Question

The sum of a number and its reciprocal is \[\dfrac{{10}}{3}\], find the numbers.

Answer 1

Hint: We will first let the number as \[x\] and as given in the question that the sum of the number and its reciprocal is equal to \[\dfrac{{10}}{3}\] so, we will follow the statement and find the value of \[x\] from here by solving the statement and hence, we will get the required answer.

Complete step-by-step answer:
We will first let that the number is given by \[x\].
Now, we are given the question that the number and its reciprocal is equal to \[\dfrac{{10}}{3}\]. So, the reciprocal of the number is \[\dfrac{1}{x}\].
Now, we will add the number and its reciprocal and put it equal to \[\dfrac{{10}}{3}\].
Thus, we have,
\[ \Rightarrow x + \dfrac{1}{x} = \dfrac{{10}}{3}\]
Now, we will simplify the above expression to evaluate the value of \[x\] in order to find the number.
Thus, we get,
\[
   \Rightarrow \dfrac{{{x^2} + 1}}{x} = \dfrac{{10}}{3} \\
   \Rightarrow 3{x^2} + 3 = 10x \\
   \Rightarrow 3{x^2} - 10x + 3 = 0 \\
 \]
Further, we will simplify by using the middle term splitting method and find the value of \[x\].
\[
   \Rightarrow 3{x^2} - 9x - x + 3 = 0 \\
   \Rightarrow 3x\left( {x - 3} \right) - 1\left( {x - 3} \right) = 0 \\
   \Rightarrow \left( {x - 3} \right)\left( {3x - 1} \right) = 0 \\
 \]
Now, we will apply the zero-factor property on the above expression, we get,
\[ \Rightarrow x - 3 = 0\] and \[3x - 1 = 0\]
\[ \Rightarrow x = 3\] and \[x = \dfrac{1}{3}\]
Hence, from this, we can conclude that the numbers are 3 and \[\dfrac{1}{3}\].
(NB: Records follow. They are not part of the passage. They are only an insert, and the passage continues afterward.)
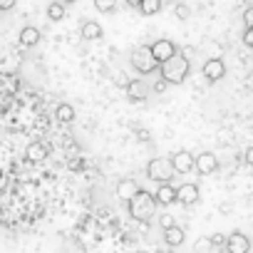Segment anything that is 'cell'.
Returning a JSON list of instances; mask_svg holds the SVG:
<instances>
[{
  "label": "cell",
  "instance_id": "obj_25",
  "mask_svg": "<svg viewBox=\"0 0 253 253\" xmlns=\"http://www.w3.org/2000/svg\"><path fill=\"white\" fill-rule=\"evenodd\" d=\"M159 226L167 231V228L176 226V221H174V216H171V213H162V216H159Z\"/></svg>",
  "mask_w": 253,
  "mask_h": 253
},
{
  "label": "cell",
  "instance_id": "obj_14",
  "mask_svg": "<svg viewBox=\"0 0 253 253\" xmlns=\"http://www.w3.org/2000/svg\"><path fill=\"white\" fill-rule=\"evenodd\" d=\"M184 241H186V233H184V228H181L179 223L164 231V243H167V246H171V248H179Z\"/></svg>",
  "mask_w": 253,
  "mask_h": 253
},
{
  "label": "cell",
  "instance_id": "obj_34",
  "mask_svg": "<svg viewBox=\"0 0 253 253\" xmlns=\"http://www.w3.org/2000/svg\"><path fill=\"white\" fill-rule=\"evenodd\" d=\"M142 3V0H126V5H129V8H137Z\"/></svg>",
  "mask_w": 253,
  "mask_h": 253
},
{
  "label": "cell",
  "instance_id": "obj_18",
  "mask_svg": "<svg viewBox=\"0 0 253 253\" xmlns=\"http://www.w3.org/2000/svg\"><path fill=\"white\" fill-rule=\"evenodd\" d=\"M55 117H57L62 124H70V122H75V107H72V104H67V102H62V104H57Z\"/></svg>",
  "mask_w": 253,
  "mask_h": 253
},
{
  "label": "cell",
  "instance_id": "obj_4",
  "mask_svg": "<svg viewBox=\"0 0 253 253\" xmlns=\"http://www.w3.org/2000/svg\"><path fill=\"white\" fill-rule=\"evenodd\" d=\"M129 62H132V67H134L139 75H152V72L159 67V65L154 62L152 52H149V45H142V47H137V50L132 52Z\"/></svg>",
  "mask_w": 253,
  "mask_h": 253
},
{
  "label": "cell",
  "instance_id": "obj_23",
  "mask_svg": "<svg viewBox=\"0 0 253 253\" xmlns=\"http://www.w3.org/2000/svg\"><path fill=\"white\" fill-rule=\"evenodd\" d=\"M206 238H209L211 251H223V243H226V236L223 233H213V236H206Z\"/></svg>",
  "mask_w": 253,
  "mask_h": 253
},
{
  "label": "cell",
  "instance_id": "obj_24",
  "mask_svg": "<svg viewBox=\"0 0 253 253\" xmlns=\"http://www.w3.org/2000/svg\"><path fill=\"white\" fill-rule=\"evenodd\" d=\"M174 15H176L179 20H189V18H191V8H189L186 3H176V5H174Z\"/></svg>",
  "mask_w": 253,
  "mask_h": 253
},
{
  "label": "cell",
  "instance_id": "obj_33",
  "mask_svg": "<svg viewBox=\"0 0 253 253\" xmlns=\"http://www.w3.org/2000/svg\"><path fill=\"white\" fill-rule=\"evenodd\" d=\"M167 87H169V84H167V82H164V80H159V82H157V84H154V92H164V89H167Z\"/></svg>",
  "mask_w": 253,
  "mask_h": 253
},
{
  "label": "cell",
  "instance_id": "obj_9",
  "mask_svg": "<svg viewBox=\"0 0 253 253\" xmlns=\"http://www.w3.org/2000/svg\"><path fill=\"white\" fill-rule=\"evenodd\" d=\"M194 169L199 174H213L218 169V159L213 157V152H201L196 159H194Z\"/></svg>",
  "mask_w": 253,
  "mask_h": 253
},
{
  "label": "cell",
  "instance_id": "obj_20",
  "mask_svg": "<svg viewBox=\"0 0 253 253\" xmlns=\"http://www.w3.org/2000/svg\"><path fill=\"white\" fill-rule=\"evenodd\" d=\"M47 18H50L52 23L62 20V18H65V5H62V3H50V5H47Z\"/></svg>",
  "mask_w": 253,
  "mask_h": 253
},
{
  "label": "cell",
  "instance_id": "obj_31",
  "mask_svg": "<svg viewBox=\"0 0 253 253\" xmlns=\"http://www.w3.org/2000/svg\"><path fill=\"white\" fill-rule=\"evenodd\" d=\"M137 137H139V142H149V139H152L147 129H137Z\"/></svg>",
  "mask_w": 253,
  "mask_h": 253
},
{
  "label": "cell",
  "instance_id": "obj_5",
  "mask_svg": "<svg viewBox=\"0 0 253 253\" xmlns=\"http://www.w3.org/2000/svg\"><path fill=\"white\" fill-rule=\"evenodd\" d=\"M149 52H152V57H154L157 65H164L167 60H171V57L179 52V47H176L171 40L162 38V40H157L154 45H149Z\"/></svg>",
  "mask_w": 253,
  "mask_h": 253
},
{
  "label": "cell",
  "instance_id": "obj_7",
  "mask_svg": "<svg viewBox=\"0 0 253 253\" xmlns=\"http://www.w3.org/2000/svg\"><path fill=\"white\" fill-rule=\"evenodd\" d=\"M201 72H204V77H206L209 82H218V80L226 77V62H223L221 57H211V60L204 62Z\"/></svg>",
  "mask_w": 253,
  "mask_h": 253
},
{
  "label": "cell",
  "instance_id": "obj_12",
  "mask_svg": "<svg viewBox=\"0 0 253 253\" xmlns=\"http://www.w3.org/2000/svg\"><path fill=\"white\" fill-rule=\"evenodd\" d=\"M124 89H126V97H129L132 102H144L149 97V87L142 80H129V84H126Z\"/></svg>",
  "mask_w": 253,
  "mask_h": 253
},
{
  "label": "cell",
  "instance_id": "obj_17",
  "mask_svg": "<svg viewBox=\"0 0 253 253\" xmlns=\"http://www.w3.org/2000/svg\"><path fill=\"white\" fill-rule=\"evenodd\" d=\"M102 35H104V30H102L99 23H94V20H84V23H82V38H84V40L92 42V40H99Z\"/></svg>",
  "mask_w": 253,
  "mask_h": 253
},
{
  "label": "cell",
  "instance_id": "obj_35",
  "mask_svg": "<svg viewBox=\"0 0 253 253\" xmlns=\"http://www.w3.org/2000/svg\"><path fill=\"white\" fill-rule=\"evenodd\" d=\"M60 3L65 5V3H77V0H60Z\"/></svg>",
  "mask_w": 253,
  "mask_h": 253
},
{
  "label": "cell",
  "instance_id": "obj_8",
  "mask_svg": "<svg viewBox=\"0 0 253 253\" xmlns=\"http://www.w3.org/2000/svg\"><path fill=\"white\" fill-rule=\"evenodd\" d=\"M169 162H171V169H174L176 174H189V171L194 169V154H191V152H186V149L174 152Z\"/></svg>",
  "mask_w": 253,
  "mask_h": 253
},
{
  "label": "cell",
  "instance_id": "obj_21",
  "mask_svg": "<svg viewBox=\"0 0 253 253\" xmlns=\"http://www.w3.org/2000/svg\"><path fill=\"white\" fill-rule=\"evenodd\" d=\"M0 84H3L8 92H18V87H20L18 77H13V75H0Z\"/></svg>",
  "mask_w": 253,
  "mask_h": 253
},
{
  "label": "cell",
  "instance_id": "obj_26",
  "mask_svg": "<svg viewBox=\"0 0 253 253\" xmlns=\"http://www.w3.org/2000/svg\"><path fill=\"white\" fill-rule=\"evenodd\" d=\"M112 80H114V84H117V87H122V89H124L126 84H129V77H126L122 70H119V72H114V77H112Z\"/></svg>",
  "mask_w": 253,
  "mask_h": 253
},
{
  "label": "cell",
  "instance_id": "obj_36",
  "mask_svg": "<svg viewBox=\"0 0 253 253\" xmlns=\"http://www.w3.org/2000/svg\"><path fill=\"white\" fill-rule=\"evenodd\" d=\"M137 253H147V251H137Z\"/></svg>",
  "mask_w": 253,
  "mask_h": 253
},
{
  "label": "cell",
  "instance_id": "obj_2",
  "mask_svg": "<svg viewBox=\"0 0 253 253\" xmlns=\"http://www.w3.org/2000/svg\"><path fill=\"white\" fill-rule=\"evenodd\" d=\"M126 209H129V216H132V218H137V221H149V218L157 213V201H154L152 191L139 189L129 201H126Z\"/></svg>",
  "mask_w": 253,
  "mask_h": 253
},
{
  "label": "cell",
  "instance_id": "obj_15",
  "mask_svg": "<svg viewBox=\"0 0 253 253\" xmlns=\"http://www.w3.org/2000/svg\"><path fill=\"white\" fill-rule=\"evenodd\" d=\"M25 159L28 162H45L47 159V147L42 142H30L25 149Z\"/></svg>",
  "mask_w": 253,
  "mask_h": 253
},
{
  "label": "cell",
  "instance_id": "obj_3",
  "mask_svg": "<svg viewBox=\"0 0 253 253\" xmlns=\"http://www.w3.org/2000/svg\"><path fill=\"white\" fill-rule=\"evenodd\" d=\"M147 179L157 181V184H171L174 179V169H171V162L167 157H157L147 164Z\"/></svg>",
  "mask_w": 253,
  "mask_h": 253
},
{
  "label": "cell",
  "instance_id": "obj_11",
  "mask_svg": "<svg viewBox=\"0 0 253 253\" xmlns=\"http://www.w3.org/2000/svg\"><path fill=\"white\" fill-rule=\"evenodd\" d=\"M157 206H171L176 201V186L174 184H159L157 194H152Z\"/></svg>",
  "mask_w": 253,
  "mask_h": 253
},
{
  "label": "cell",
  "instance_id": "obj_22",
  "mask_svg": "<svg viewBox=\"0 0 253 253\" xmlns=\"http://www.w3.org/2000/svg\"><path fill=\"white\" fill-rule=\"evenodd\" d=\"M94 8L99 13H114L117 10V0H94Z\"/></svg>",
  "mask_w": 253,
  "mask_h": 253
},
{
  "label": "cell",
  "instance_id": "obj_10",
  "mask_svg": "<svg viewBox=\"0 0 253 253\" xmlns=\"http://www.w3.org/2000/svg\"><path fill=\"white\" fill-rule=\"evenodd\" d=\"M199 186L196 184H181V186H176V201L181 204V206H194L196 201H199Z\"/></svg>",
  "mask_w": 253,
  "mask_h": 253
},
{
  "label": "cell",
  "instance_id": "obj_16",
  "mask_svg": "<svg viewBox=\"0 0 253 253\" xmlns=\"http://www.w3.org/2000/svg\"><path fill=\"white\" fill-rule=\"evenodd\" d=\"M38 42H40V30L35 25H25L20 30V45L23 47H35Z\"/></svg>",
  "mask_w": 253,
  "mask_h": 253
},
{
  "label": "cell",
  "instance_id": "obj_29",
  "mask_svg": "<svg viewBox=\"0 0 253 253\" xmlns=\"http://www.w3.org/2000/svg\"><path fill=\"white\" fill-rule=\"evenodd\" d=\"M243 45H246V47L253 45V28H246V30H243Z\"/></svg>",
  "mask_w": 253,
  "mask_h": 253
},
{
  "label": "cell",
  "instance_id": "obj_6",
  "mask_svg": "<svg viewBox=\"0 0 253 253\" xmlns=\"http://www.w3.org/2000/svg\"><path fill=\"white\" fill-rule=\"evenodd\" d=\"M223 251L226 253H248L251 251V241L243 231H233L226 236V243H223Z\"/></svg>",
  "mask_w": 253,
  "mask_h": 253
},
{
  "label": "cell",
  "instance_id": "obj_32",
  "mask_svg": "<svg viewBox=\"0 0 253 253\" xmlns=\"http://www.w3.org/2000/svg\"><path fill=\"white\" fill-rule=\"evenodd\" d=\"M5 186H8V176L5 171H0V191H5Z\"/></svg>",
  "mask_w": 253,
  "mask_h": 253
},
{
  "label": "cell",
  "instance_id": "obj_27",
  "mask_svg": "<svg viewBox=\"0 0 253 253\" xmlns=\"http://www.w3.org/2000/svg\"><path fill=\"white\" fill-rule=\"evenodd\" d=\"M243 28H253V8L251 5L243 10Z\"/></svg>",
  "mask_w": 253,
  "mask_h": 253
},
{
  "label": "cell",
  "instance_id": "obj_28",
  "mask_svg": "<svg viewBox=\"0 0 253 253\" xmlns=\"http://www.w3.org/2000/svg\"><path fill=\"white\" fill-rule=\"evenodd\" d=\"M194 251H199V253H206V251H211V246H209V238H199V241H196V246H194Z\"/></svg>",
  "mask_w": 253,
  "mask_h": 253
},
{
  "label": "cell",
  "instance_id": "obj_19",
  "mask_svg": "<svg viewBox=\"0 0 253 253\" xmlns=\"http://www.w3.org/2000/svg\"><path fill=\"white\" fill-rule=\"evenodd\" d=\"M137 8H139L142 15H157L162 10V0H142Z\"/></svg>",
  "mask_w": 253,
  "mask_h": 253
},
{
  "label": "cell",
  "instance_id": "obj_13",
  "mask_svg": "<svg viewBox=\"0 0 253 253\" xmlns=\"http://www.w3.org/2000/svg\"><path fill=\"white\" fill-rule=\"evenodd\" d=\"M137 191H139V184H137L134 179H119V181H117V196H119L122 204H126Z\"/></svg>",
  "mask_w": 253,
  "mask_h": 253
},
{
  "label": "cell",
  "instance_id": "obj_1",
  "mask_svg": "<svg viewBox=\"0 0 253 253\" xmlns=\"http://www.w3.org/2000/svg\"><path fill=\"white\" fill-rule=\"evenodd\" d=\"M189 70H191V65H189V57H184L181 52H176L171 60H167L164 65H159V80H164L167 84H181L186 77H189Z\"/></svg>",
  "mask_w": 253,
  "mask_h": 253
},
{
  "label": "cell",
  "instance_id": "obj_30",
  "mask_svg": "<svg viewBox=\"0 0 253 253\" xmlns=\"http://www.w3.org/2000/svg\"><path fill=\"white\" fill-rule=\"evenodd\" d=\"M15 8V0H0V10H13Z\"/></svg>",
  "mask_w": 253,
  "mask_h": 253
}]
</instances>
Note: We can find the factors of the equation \[3{x^2} - 10x + 3 = 0\] by using the formula \[x = \dfrac{{ - b \pm \sqrt {{b^2} - 4ac} }}{{2a}}\] also. The reciprocal of any number is calculated by dividing one with that particular number. Zero-factor property is applied to calculate the factors of the equation by substituting it equal to zero.